Comment s’adresser aux complotistes

«En réalité, chaque théorie de complot qui voit le jour se fonde sur une seule et même croyance de base qui suppose qu’un petit groupe d’individus puissants se soit approprié la
Photo: Graham Hughes La Presse canadienne «En réalité, chaque théorie de complot qui voit le jour se fonde sur une seule et même croyance de base qui suppose qu’un petit groupe d’individus puissants se soit approprié la "marche du monde" et que ces derniers se coordonnent en secret pour éviter que les citoyens s’en aperçoivent», écrit l'autrice.

Inquiet de voir les mouvements antimasques contrecarrer les efforts jusqu’ici déployés pour freiner la pandémie, le gouvernement provincial voulait lancer, à la fin du mois de septembre, une campagne anticomplotisme spécialement destinée à l’auditoire de Radio X à Québec. Après le refus de la station de diffuser ces publicités, de nombreuses voix se sont élevées pour dénoncer la chaîne.

Toutefois, si on se base sur la littérature qui traite du sujet, on peut penser que le ton adopté dans ces annonces aurait de toute façon causé leur échec, de même que le contenu des messages qui était apparemment fondé sur une faible compréhension des publics visés (le pluriel étant utilisé ici intentionnellement pour marquer l’hétérogénéité des groupes que l’on désire atteindre).

Rappelons avant tout une nuance que l’on ne martèle peut-être pas suffisamment, à savoir qu’il existe une différence fondamentale entre ce que l’on désigne comme la « mentalité conspirationniste » et la combinaison de méfiance et de déni qui pousse parfois des individus à se laisser séduire par une théorie de complot. Particulièrement pertinente dans le cadre d’une campagne de communication, cette distinction concerne le rapport à la connaissance. En effet, alors que le complotiste est, par définition, complètement imperméable à toute tentative de persuasion, le simple adepte sera beaucoup plus ouvert à la discussion, ne demandant parfois même qu’à être mieux informé, à condition qu’on s’adresse à lui correctement.

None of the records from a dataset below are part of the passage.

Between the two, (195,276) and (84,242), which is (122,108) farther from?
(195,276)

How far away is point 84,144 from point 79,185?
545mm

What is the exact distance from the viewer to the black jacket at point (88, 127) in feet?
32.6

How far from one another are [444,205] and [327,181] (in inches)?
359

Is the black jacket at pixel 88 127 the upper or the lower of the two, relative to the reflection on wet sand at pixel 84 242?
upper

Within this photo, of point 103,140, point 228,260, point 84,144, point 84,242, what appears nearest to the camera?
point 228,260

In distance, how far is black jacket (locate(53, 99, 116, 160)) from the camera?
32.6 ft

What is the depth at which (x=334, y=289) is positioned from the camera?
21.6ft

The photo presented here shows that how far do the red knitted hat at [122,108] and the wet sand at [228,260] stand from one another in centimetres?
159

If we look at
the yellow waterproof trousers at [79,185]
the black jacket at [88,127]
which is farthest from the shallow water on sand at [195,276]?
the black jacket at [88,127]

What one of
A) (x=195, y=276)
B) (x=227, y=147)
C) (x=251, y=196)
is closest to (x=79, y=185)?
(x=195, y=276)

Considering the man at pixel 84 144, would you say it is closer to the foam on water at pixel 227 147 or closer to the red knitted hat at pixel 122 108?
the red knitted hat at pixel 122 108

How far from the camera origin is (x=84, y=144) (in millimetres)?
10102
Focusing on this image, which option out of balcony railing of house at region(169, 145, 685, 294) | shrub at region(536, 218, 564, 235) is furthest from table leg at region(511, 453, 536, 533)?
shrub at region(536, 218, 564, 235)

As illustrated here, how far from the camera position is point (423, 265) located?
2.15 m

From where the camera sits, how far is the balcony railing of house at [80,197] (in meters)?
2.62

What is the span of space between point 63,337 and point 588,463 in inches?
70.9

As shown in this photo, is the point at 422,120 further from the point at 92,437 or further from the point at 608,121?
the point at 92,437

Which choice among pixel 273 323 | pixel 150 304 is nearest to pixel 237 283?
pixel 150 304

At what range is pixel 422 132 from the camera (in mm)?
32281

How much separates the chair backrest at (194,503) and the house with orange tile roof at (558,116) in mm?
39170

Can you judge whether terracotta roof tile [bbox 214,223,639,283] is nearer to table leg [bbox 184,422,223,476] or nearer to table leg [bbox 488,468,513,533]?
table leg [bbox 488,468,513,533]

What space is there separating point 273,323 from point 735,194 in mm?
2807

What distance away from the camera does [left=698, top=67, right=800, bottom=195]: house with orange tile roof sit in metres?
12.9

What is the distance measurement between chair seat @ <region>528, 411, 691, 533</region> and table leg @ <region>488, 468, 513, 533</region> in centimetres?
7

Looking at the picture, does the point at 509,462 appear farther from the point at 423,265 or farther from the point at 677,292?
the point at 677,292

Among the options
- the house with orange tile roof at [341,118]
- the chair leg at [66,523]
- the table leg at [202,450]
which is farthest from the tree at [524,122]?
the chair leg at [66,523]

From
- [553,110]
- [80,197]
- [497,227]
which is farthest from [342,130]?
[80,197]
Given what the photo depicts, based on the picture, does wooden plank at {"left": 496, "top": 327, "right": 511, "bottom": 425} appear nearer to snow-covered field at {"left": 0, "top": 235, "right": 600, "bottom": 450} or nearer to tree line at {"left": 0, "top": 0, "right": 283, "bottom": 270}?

Pour bien comprendre l’argument, il est utile de s’attarder un peu sur la mentalité conspirationniste. En réalité, chaque théorie de complot qui voit le jour se fonde sur une seule et même croyance de base qui suppose qu’un petit groupe d’individus puissants se soit approprié la « marche du monde » et que ces derniers se coordonnent en secret pour éviter que les citoyens s’en aperçoivent. Dans cet univers, les institutions démocratiques et les médias traditionnels sont considérés comme des complices qui tentent de dissimuler les agissements de cette communauté secrète en construisant un discours destiné à faire accepter une fausse interprétation de la réalité. Le but du complotiste est alors de trouver la vérité qui se cache derrière les faux discours et, à terme, de renverser le système. Dans sa quête de véracité, il rejette automatiquement toute communication provenant des institutions traditionnelles, qu’il considère inévitablement comme faisant partie du complot. Ainsi, aucun contre-argument ne pourra jamais atteindre un vrai complotiste.

Empathie

Fort heureusement, ce petit groupe d’irréductibles représente moins de 10 % de la population, et aucune étude en profondeur n’a jusqu’ici pu démontrer qu’il aurait pris de l’ampleur. Ce que les recherches récentes semblent indiquer par contre, c’est une augmentation de la méfiance envers les autorités. Face à un ennemi invisible, un virus que très peu ont même expérimenté dans leur réalité quotidienne, dans un contexte où la vie entière est chamboulée, en même temps que la perception de contrôle, et à un moment où les autorités multiplient les restrictions sans toujours se soucier de la cohérence ou de la clarté du message, le sentiment d’impuissance semble avoir conduit plusieurs citoyens au doute, puis au rejet. Or, bien que les positions parfois extrêmes adoptées par certains pour exprimer ces doutes soient, avouons-le, franchement irritantes, il est utile de se rappeler que celles-ci cachent souvent de la détresse. Et, pour s’adresser à la détresse, l’empathie est toujours plus efficace que l’arrogance.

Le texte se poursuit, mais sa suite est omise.